Your instructions »
Out of the material that follows, write out exactly the lines from the line with "[camera trap, volunteer-labeled]" to the line with "label granularity: sequence-level", both ends included, and no others.

Supplied material section start

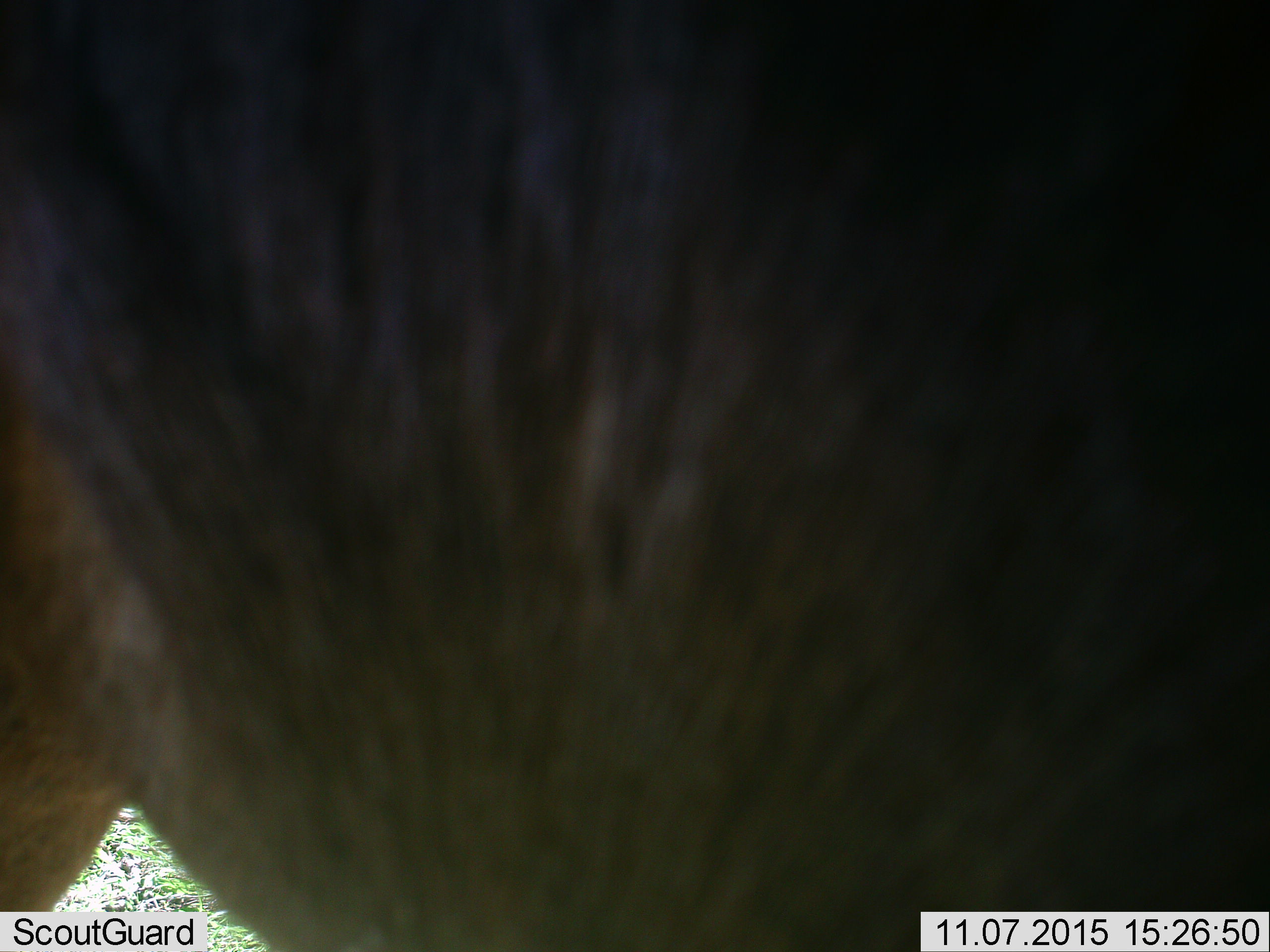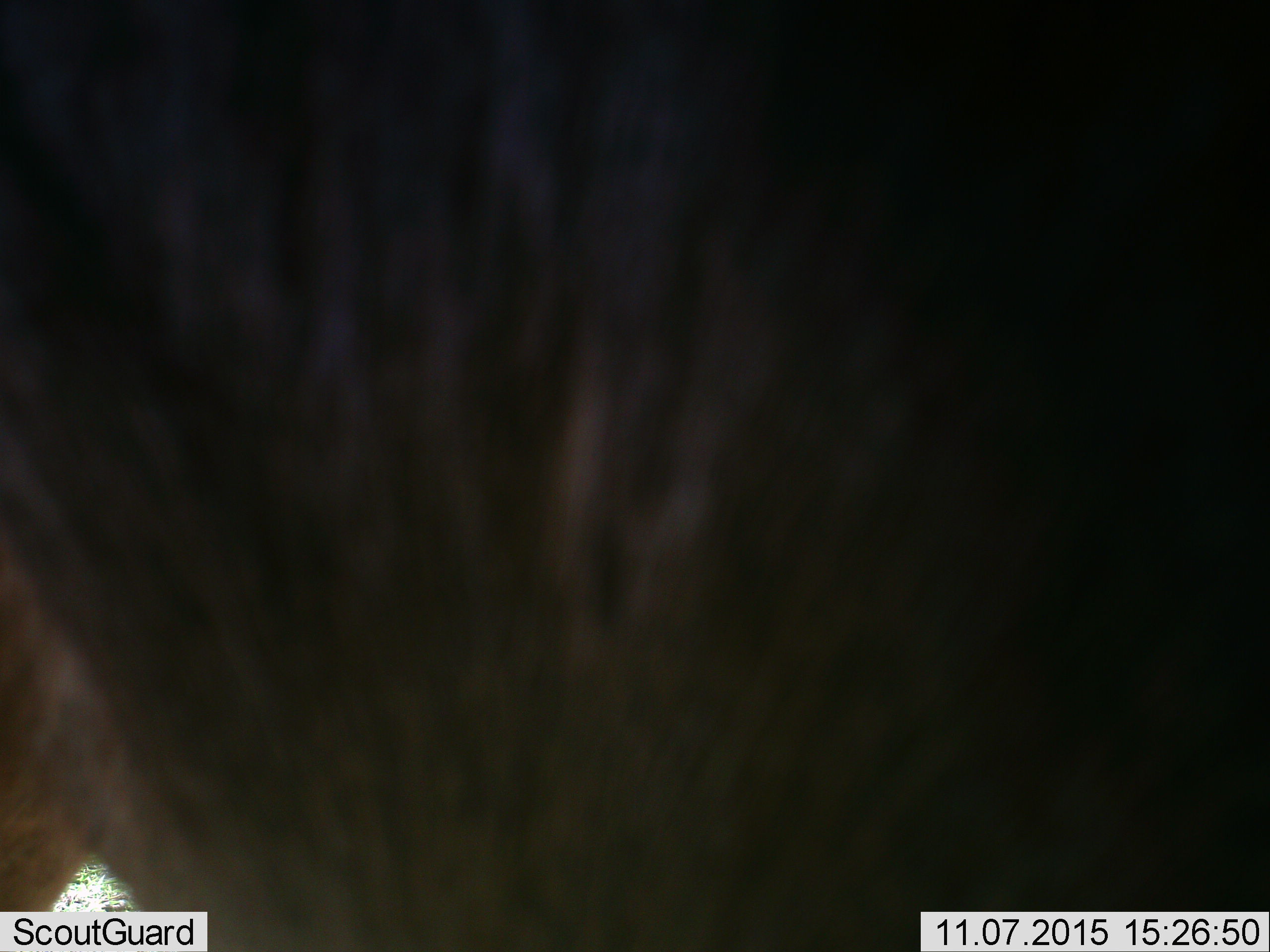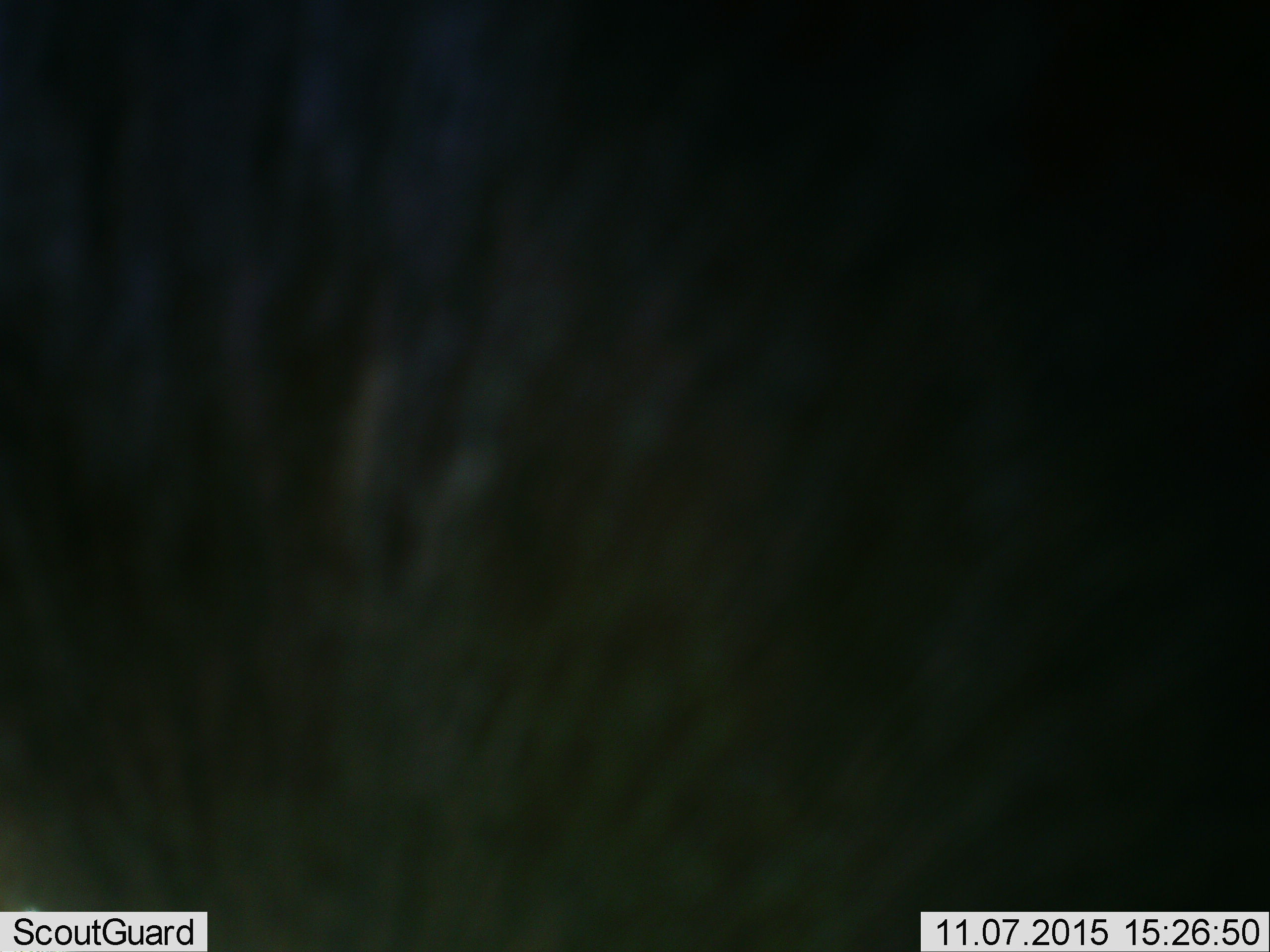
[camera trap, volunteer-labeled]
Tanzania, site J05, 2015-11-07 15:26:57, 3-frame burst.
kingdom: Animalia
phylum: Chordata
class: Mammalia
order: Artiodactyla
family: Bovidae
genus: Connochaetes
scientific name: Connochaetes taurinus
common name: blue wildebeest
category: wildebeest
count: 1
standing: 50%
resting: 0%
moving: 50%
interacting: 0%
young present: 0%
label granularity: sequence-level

Supplied material section end
Supplied material section start

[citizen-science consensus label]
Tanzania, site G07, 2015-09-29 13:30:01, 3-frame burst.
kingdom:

Supplied material section end
Supplied material section start

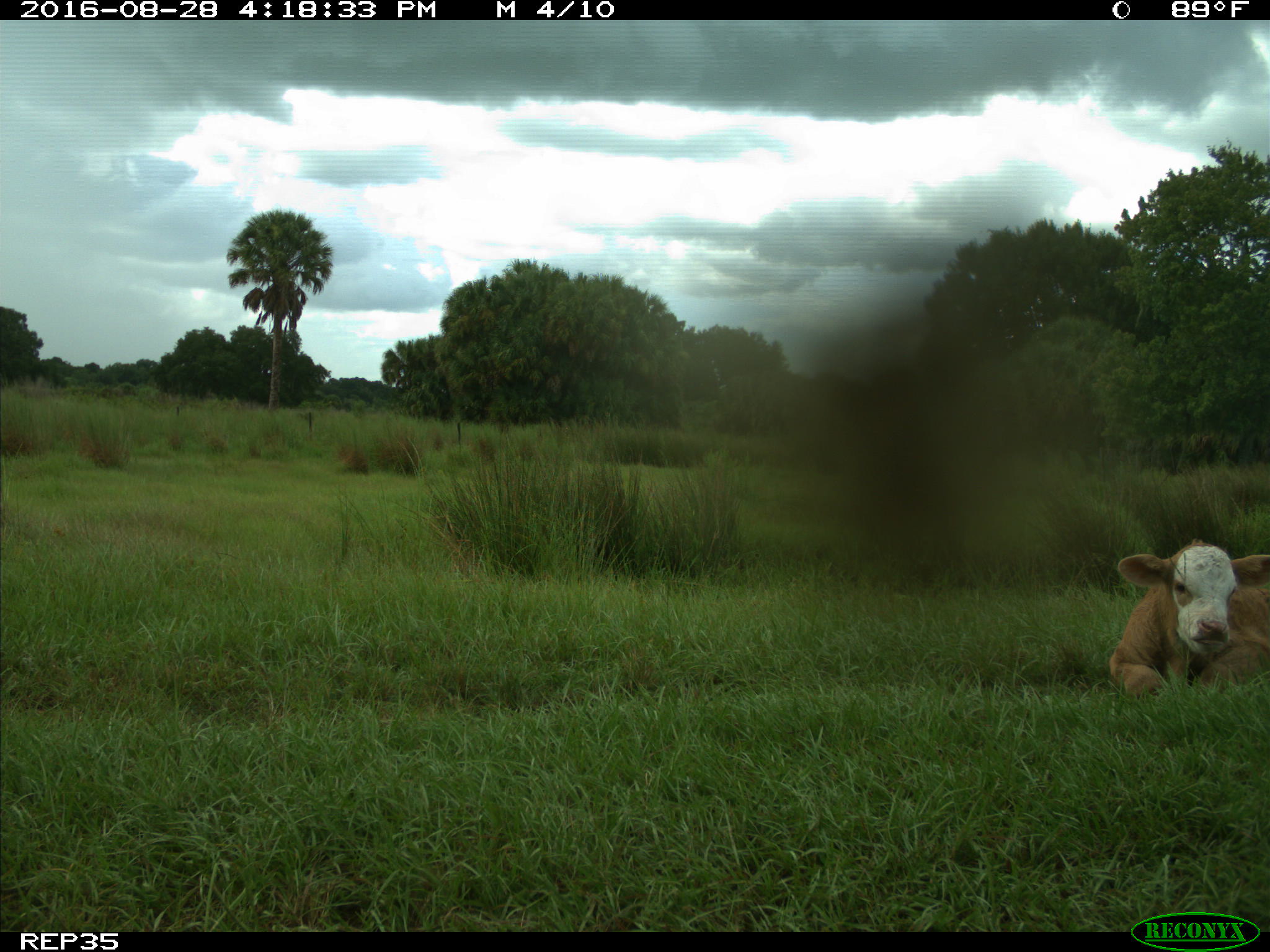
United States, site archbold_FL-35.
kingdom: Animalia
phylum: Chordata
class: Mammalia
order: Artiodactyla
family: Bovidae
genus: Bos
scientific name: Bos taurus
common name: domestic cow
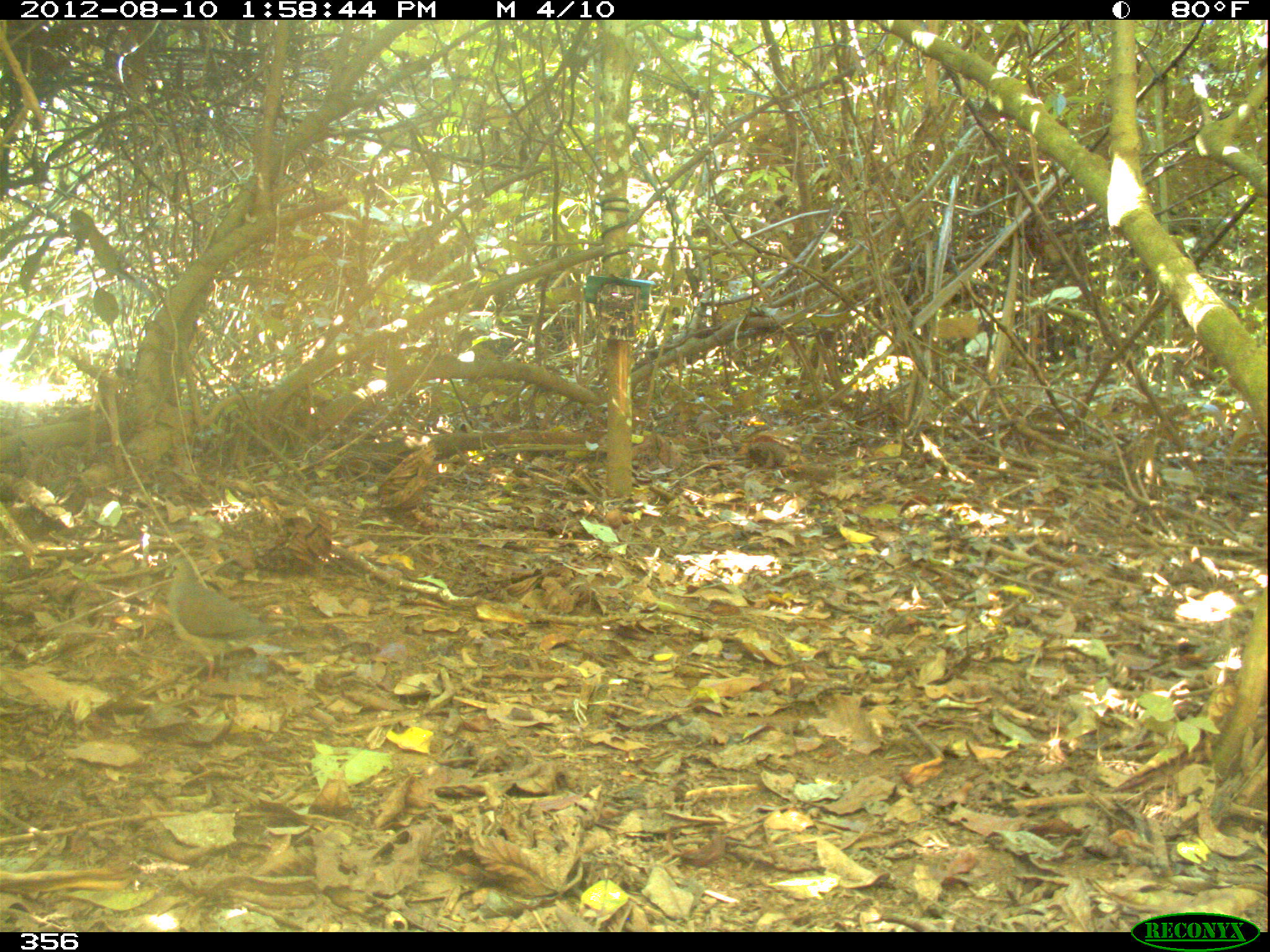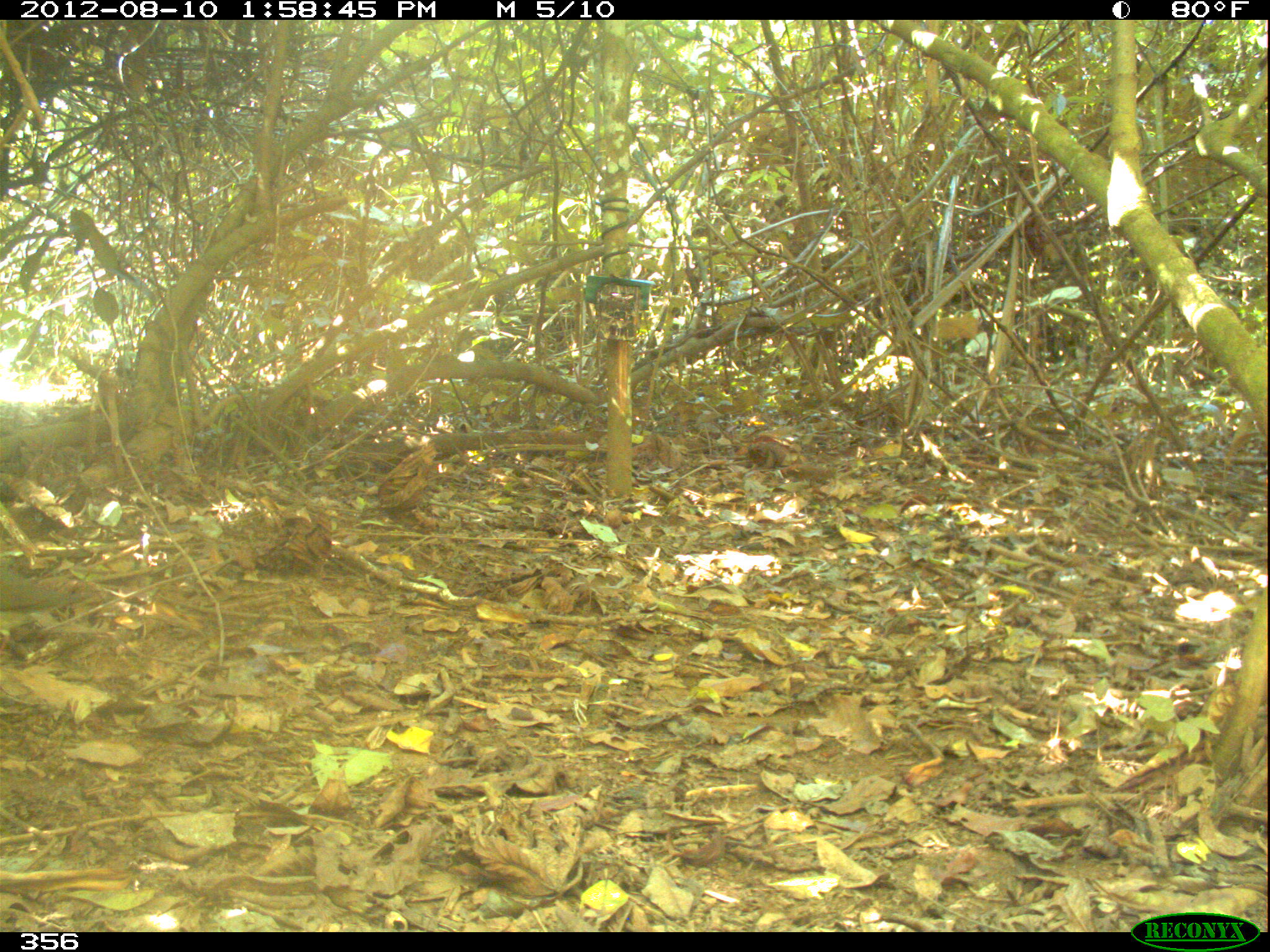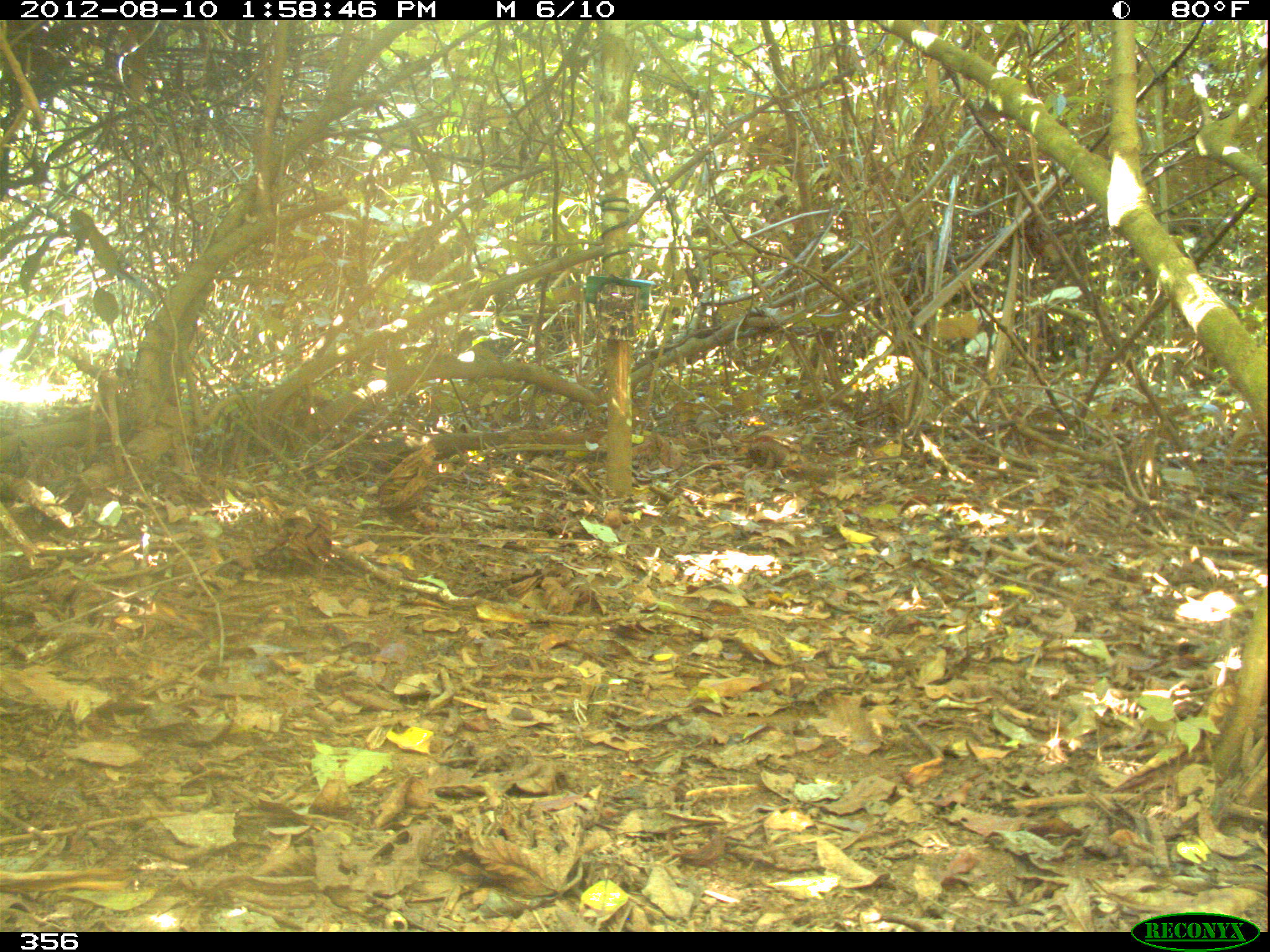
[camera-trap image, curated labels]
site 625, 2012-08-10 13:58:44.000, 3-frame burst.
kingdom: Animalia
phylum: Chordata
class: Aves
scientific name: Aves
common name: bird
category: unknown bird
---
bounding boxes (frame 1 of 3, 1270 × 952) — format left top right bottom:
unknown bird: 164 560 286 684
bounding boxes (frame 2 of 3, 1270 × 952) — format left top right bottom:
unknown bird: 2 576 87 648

Supplied material section end

Task result »
[camera trap, volunteer-labeled]
Tanzania, site J05, 2015-11-07 15:26:57, 3-frame burst.
kingdom: Animalia
phylum: Chordata
class: Mammalia
order: Artiodactyla
family: Bovidae
genus: Connochaetes
scientific name: Connochaetes taurinus
common name: blue wildebeest
category: wildebeest
count: 1
standing: 50%
resting: 0%
moving: 50%
interacting: 0%
young present: 0%
label granularity: sequence-level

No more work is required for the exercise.